Time Inc. sent a shiver through publishing circles with the news that it would have its editors report to the business side, undoing a long-standing tradition at the company designed to preserve editorial independence. The rationale to reduce the edit/sales wall was that a closer working relationship would let the brands be more innovative and be better able to respond to market demands, but raised concerns that editors would have a harder time pushing back when business interests threaten reader trust.
All but forgotten was the more important news that the company had hired a consumer marketing head, filling a long-vacant role. As it prepares to spin off from Time Warner next year, Time Inc.’s biggest problem isn’t the edit/sales balance of power—it’s finding a way to replace shrinking print revenue. Sales and edit have been working more closely together for years, and it doesn’t seem to have helped the industry much. (In fact, the editor in chief’s power at Time Inc. has been on the wane anyway; it’s been years since the person occupying that post sat on the board.)
For all this rapprochement, print advertising in consumer magazines has still plunged 27 percent in the past five years.
Ironically, the new structure adopted by Time Inc. actually is much like the one in place at Meredith—at one time Time Inc.’s presumed merger partner—where editors report to the heads of their business units.
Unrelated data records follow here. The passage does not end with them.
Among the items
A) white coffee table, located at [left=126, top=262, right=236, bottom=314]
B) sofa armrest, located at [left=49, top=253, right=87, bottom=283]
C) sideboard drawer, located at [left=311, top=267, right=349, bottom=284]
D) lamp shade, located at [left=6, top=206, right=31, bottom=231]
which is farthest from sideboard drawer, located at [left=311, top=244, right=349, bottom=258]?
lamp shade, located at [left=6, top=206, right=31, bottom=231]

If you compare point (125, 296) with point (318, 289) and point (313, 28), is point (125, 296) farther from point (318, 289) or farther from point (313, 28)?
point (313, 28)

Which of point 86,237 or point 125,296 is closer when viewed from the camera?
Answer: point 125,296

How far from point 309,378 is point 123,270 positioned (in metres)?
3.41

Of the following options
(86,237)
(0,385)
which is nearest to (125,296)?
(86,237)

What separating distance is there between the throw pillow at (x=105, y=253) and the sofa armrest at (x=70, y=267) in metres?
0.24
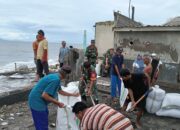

Condé Nast editors are now expected to think as much about brand extensions as their printed product. At Hearst Magazines, editors report to a business head (David Carey) as well as an editorial head (Ellen Levine).
Where will Time Inc. find its growth opportunity? Ideally it would be in getting consumers to pay more for its content. But the publisher was late to the tablet subscription game, and the lack of a head of consumer marketing—whose job it is to crack the paid content code—hasn’t helped.
There’s talk of native advertising, which online publishers are grasping at to preserve premium ad rates online. But it remains a tiny part of Time Inc.’s business.
Native advertising defies accurate measurement because there’s no standard definition. But eMarketer estimates that sponsorship ads, which include shareable ads and brand-created articles that are often considered native, make up less than 5 percent of digital ad spending.
Advertiser demand for video is still growing—another area where the company is just getting going. Time Inc. may have scale, but its brands are all over the map, making it hard to tell a unified story to advertisers and Wall Street.
Advertisers want results, not scale, anyway, said news industry analyst Ken Doctor. He argues that Time Inc. has to figure out how to sell a suite of marketing services, along with growing consumer revenue. “Magazines have underpriced themselves for such a long time, so they’re starting at a low base,” he said.